#### PROBLEM TO SOLVE
Copy out, unchanged, the lines of the rows below from the one containing "Within the list" through the final line of the rows, both included.

+ + + + + + +

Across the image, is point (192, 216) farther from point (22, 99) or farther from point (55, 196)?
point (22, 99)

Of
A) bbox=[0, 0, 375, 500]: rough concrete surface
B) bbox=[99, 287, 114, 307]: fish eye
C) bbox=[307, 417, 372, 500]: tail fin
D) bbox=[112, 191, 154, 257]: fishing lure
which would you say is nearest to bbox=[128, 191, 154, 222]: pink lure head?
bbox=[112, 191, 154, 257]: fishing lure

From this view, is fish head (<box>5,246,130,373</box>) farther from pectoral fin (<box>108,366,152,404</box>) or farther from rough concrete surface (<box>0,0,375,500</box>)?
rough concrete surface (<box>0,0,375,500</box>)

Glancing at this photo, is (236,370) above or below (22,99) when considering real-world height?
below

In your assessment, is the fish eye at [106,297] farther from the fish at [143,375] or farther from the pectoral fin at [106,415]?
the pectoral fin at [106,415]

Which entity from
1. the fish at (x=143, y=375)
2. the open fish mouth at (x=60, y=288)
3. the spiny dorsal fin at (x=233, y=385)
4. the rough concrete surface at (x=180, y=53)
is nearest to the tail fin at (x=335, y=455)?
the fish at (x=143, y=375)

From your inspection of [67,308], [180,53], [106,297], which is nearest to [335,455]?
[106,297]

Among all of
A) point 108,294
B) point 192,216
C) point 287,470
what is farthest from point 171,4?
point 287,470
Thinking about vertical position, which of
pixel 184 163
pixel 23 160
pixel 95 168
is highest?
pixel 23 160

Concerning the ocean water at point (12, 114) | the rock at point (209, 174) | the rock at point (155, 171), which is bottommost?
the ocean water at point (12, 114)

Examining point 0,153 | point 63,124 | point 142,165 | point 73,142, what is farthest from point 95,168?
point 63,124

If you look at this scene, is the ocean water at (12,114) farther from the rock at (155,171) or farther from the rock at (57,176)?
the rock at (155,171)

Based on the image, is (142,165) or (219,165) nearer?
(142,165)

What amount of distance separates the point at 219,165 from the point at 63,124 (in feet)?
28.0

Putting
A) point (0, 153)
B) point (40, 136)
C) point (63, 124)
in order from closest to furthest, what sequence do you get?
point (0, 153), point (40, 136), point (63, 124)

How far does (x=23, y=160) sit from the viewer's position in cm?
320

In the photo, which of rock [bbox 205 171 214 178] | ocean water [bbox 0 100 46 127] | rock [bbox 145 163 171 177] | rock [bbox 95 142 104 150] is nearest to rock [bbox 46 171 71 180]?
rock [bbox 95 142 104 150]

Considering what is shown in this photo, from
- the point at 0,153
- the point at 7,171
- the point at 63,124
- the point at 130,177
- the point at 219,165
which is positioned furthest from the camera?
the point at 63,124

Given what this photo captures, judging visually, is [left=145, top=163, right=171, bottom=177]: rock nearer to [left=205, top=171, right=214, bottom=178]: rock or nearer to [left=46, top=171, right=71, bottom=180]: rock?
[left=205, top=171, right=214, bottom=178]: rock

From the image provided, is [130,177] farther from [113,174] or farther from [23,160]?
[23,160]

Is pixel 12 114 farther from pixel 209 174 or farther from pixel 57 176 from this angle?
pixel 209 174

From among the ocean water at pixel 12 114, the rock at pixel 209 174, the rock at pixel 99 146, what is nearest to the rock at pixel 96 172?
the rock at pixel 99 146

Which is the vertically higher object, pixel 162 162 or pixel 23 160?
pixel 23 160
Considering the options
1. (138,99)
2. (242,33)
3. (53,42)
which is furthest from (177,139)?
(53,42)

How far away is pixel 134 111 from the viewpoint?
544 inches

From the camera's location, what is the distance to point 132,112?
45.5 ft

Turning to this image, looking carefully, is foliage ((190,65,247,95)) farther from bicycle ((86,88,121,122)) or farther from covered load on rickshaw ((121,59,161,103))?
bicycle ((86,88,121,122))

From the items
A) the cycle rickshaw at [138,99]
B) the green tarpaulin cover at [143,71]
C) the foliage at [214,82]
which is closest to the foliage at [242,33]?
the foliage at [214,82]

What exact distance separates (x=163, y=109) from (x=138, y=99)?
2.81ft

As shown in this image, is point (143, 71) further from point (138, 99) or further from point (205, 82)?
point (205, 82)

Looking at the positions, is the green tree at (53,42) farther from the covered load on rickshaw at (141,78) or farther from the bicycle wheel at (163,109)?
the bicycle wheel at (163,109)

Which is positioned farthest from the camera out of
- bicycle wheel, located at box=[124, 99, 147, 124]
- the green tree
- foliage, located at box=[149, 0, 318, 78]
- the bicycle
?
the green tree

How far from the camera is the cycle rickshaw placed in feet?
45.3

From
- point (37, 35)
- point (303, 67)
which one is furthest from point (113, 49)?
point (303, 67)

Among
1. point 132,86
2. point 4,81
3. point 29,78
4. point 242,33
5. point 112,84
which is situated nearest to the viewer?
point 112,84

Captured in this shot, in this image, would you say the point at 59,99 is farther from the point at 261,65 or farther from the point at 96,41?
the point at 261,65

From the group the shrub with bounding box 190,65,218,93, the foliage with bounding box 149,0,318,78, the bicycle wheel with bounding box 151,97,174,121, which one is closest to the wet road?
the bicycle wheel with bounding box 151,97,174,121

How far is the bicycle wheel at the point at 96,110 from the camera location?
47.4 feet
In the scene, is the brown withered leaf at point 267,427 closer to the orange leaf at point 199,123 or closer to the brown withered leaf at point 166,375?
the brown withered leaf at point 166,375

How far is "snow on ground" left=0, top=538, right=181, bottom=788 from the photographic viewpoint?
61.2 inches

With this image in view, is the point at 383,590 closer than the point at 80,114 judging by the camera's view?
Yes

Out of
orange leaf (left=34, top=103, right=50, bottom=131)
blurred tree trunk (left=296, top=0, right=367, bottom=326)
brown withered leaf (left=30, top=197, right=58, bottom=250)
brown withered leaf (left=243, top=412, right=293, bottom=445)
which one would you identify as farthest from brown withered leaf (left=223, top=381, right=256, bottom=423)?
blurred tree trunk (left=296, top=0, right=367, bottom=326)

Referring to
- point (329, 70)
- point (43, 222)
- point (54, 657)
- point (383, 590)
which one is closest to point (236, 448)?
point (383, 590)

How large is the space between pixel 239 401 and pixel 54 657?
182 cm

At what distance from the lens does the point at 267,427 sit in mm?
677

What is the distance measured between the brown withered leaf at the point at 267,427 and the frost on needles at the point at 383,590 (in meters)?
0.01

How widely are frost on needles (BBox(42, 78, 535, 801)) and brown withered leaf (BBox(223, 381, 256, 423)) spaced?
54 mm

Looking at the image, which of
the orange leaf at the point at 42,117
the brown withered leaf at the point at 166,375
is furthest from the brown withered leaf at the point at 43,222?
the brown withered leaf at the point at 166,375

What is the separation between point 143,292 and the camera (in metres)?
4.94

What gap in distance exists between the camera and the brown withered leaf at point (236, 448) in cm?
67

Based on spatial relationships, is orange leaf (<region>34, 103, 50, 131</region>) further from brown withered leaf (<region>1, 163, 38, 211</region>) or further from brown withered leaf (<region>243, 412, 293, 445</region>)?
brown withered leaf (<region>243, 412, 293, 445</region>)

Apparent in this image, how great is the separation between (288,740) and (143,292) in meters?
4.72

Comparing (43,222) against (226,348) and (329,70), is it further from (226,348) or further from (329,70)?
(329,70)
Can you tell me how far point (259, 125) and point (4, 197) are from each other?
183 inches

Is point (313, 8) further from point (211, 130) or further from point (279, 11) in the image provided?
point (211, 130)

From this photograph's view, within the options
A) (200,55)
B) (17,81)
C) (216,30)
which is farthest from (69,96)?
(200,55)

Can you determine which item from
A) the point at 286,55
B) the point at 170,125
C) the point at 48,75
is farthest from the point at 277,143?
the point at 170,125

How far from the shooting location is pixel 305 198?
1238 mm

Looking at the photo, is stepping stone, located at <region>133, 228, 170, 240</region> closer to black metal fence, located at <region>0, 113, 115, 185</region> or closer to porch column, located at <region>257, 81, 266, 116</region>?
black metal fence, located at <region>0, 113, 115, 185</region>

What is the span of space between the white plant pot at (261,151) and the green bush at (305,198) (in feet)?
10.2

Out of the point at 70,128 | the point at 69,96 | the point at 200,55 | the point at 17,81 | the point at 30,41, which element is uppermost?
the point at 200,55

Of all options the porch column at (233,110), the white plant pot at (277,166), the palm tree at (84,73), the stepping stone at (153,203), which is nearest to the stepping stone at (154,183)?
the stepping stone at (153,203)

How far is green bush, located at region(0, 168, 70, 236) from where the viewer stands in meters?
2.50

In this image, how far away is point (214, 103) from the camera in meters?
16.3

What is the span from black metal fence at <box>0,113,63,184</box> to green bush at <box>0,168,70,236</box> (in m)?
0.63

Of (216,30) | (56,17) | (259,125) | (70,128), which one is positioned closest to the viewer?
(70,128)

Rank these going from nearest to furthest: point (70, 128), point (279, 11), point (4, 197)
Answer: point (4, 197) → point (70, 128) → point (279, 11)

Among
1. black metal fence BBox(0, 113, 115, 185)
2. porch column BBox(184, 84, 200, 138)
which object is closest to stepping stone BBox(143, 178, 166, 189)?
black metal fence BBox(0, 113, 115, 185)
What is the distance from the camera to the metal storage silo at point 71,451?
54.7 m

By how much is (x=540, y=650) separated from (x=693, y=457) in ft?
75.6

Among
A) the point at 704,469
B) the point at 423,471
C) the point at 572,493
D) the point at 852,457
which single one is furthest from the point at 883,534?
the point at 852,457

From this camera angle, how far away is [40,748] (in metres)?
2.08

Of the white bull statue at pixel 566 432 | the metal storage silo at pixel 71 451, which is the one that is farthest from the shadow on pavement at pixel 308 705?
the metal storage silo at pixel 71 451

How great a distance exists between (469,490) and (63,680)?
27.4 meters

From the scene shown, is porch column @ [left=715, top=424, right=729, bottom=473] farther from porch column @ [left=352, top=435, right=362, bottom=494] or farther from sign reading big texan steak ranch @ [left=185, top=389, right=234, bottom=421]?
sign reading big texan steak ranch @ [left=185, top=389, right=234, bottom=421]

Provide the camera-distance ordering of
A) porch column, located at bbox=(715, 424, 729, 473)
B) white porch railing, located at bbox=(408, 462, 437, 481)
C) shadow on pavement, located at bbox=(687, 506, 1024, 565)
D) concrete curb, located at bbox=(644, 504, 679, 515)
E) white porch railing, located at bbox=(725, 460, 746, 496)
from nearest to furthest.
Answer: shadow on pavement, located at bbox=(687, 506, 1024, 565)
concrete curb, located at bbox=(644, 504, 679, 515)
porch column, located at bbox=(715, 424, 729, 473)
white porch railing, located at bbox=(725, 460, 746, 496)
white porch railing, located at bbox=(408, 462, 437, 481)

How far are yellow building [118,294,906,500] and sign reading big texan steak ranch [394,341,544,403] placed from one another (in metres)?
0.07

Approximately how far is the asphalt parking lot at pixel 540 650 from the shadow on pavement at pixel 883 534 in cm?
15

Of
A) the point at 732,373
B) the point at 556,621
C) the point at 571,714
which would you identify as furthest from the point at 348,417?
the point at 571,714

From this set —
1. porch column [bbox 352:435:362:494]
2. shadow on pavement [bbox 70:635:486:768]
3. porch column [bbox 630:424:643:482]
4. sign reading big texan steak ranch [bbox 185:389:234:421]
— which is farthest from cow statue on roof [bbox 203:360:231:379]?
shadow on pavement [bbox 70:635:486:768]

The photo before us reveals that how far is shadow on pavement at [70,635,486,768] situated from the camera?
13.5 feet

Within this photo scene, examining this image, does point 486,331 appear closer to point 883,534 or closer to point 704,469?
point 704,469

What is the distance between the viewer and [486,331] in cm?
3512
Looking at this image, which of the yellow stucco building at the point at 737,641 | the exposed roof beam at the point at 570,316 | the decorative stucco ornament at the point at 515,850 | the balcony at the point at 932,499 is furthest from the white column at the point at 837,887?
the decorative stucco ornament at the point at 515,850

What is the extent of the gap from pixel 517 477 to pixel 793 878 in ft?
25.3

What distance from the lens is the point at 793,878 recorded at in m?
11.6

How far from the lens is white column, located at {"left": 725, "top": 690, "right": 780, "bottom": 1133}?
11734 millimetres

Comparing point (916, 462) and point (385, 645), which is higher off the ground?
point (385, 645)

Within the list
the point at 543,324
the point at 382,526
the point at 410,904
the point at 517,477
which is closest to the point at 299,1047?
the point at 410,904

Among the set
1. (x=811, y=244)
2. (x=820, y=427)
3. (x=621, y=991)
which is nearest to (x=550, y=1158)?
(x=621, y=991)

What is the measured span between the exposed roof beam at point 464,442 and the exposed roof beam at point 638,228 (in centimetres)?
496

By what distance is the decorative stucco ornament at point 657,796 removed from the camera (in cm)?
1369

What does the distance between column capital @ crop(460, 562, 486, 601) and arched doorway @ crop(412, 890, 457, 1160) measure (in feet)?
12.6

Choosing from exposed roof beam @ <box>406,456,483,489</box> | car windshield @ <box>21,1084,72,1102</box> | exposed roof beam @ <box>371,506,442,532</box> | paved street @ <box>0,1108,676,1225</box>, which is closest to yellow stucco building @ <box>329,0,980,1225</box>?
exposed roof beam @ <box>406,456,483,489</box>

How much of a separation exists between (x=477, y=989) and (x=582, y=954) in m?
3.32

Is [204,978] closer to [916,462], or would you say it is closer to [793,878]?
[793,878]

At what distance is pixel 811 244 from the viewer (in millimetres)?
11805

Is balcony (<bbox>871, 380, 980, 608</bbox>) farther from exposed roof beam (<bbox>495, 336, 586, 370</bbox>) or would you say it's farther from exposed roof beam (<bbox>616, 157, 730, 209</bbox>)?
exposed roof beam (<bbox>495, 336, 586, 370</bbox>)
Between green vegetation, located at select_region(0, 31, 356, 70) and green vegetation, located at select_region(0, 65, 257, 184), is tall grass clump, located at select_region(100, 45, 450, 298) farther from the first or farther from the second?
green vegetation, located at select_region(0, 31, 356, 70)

+ + + + + + +

#### RESPONSE TO THIS EXERCISE
Within the list
the point at 543,324
the point at 382,526
the point at 410,904
the point at 517,477
which is closest to the point at 299,1047?
the point at 410,904

Among the set
1. (x=811, y=244)
2. (x=820, y=427)
3. (x=621, y=991)
which is nearest to (x=550, y=1158)?
(x=621, y=991)

What is the measured span between the exposed roof beam at point 464,442 and the exposed roof beam at point 638,228 (in centimetres)?
496

By what distance is the decorative stucco ornament at point 657,796 removed from the camera (in cm)?
1369

What does the distance between column capital @ crop(460, 562, 486, 601) and arched doorway @ crop(412, 890, 457, 1160) measure (in feet)?
12.6

Choosing from exposed roof beam @ <box>406,456,483,489</box> | car windshield @ <box>21,1084,72,1102</box> | exposed roof beam @ <box>371,506,442,532</box> | paved street @ <box>0,1108,676,1225</box>, which is closest to yellow stucco building @ <box>329,0,980,1225</box>?
exposed roof beam @ <box>406,456,483,489</box>

How much of a separation exists between (x=477, y=989) and (x=582, y=954) in m?
3.32

Is [204,978] closer to [916,462], or would you say it is closer to [793,878]?
[793,878]

At what distance is pixel 811 244 from the viewer (in millimetres)?
11805

Is balcony (<bbox>871, 380, 980, 608</bbox>) farther from exposed roof beam (<bbox>495, 336, 586, 370</bbox>) or would you say it's farther from exposed roof beam (<bbox>616, 157, 730, 209</bbox>)?
exposed roof beam (<bbox>495, 336, 586, 370</bbox>)
Between green vegetation, located at select_region(0, 31, 356, 70) and green vegetation, located at select_region(0, 65, 257, 184), is tall grass clump, located at select_region(100, 45, 450, 298) farther from the first or farther from the second?
green vegetation, located at select_region(0, 31, 356, 70)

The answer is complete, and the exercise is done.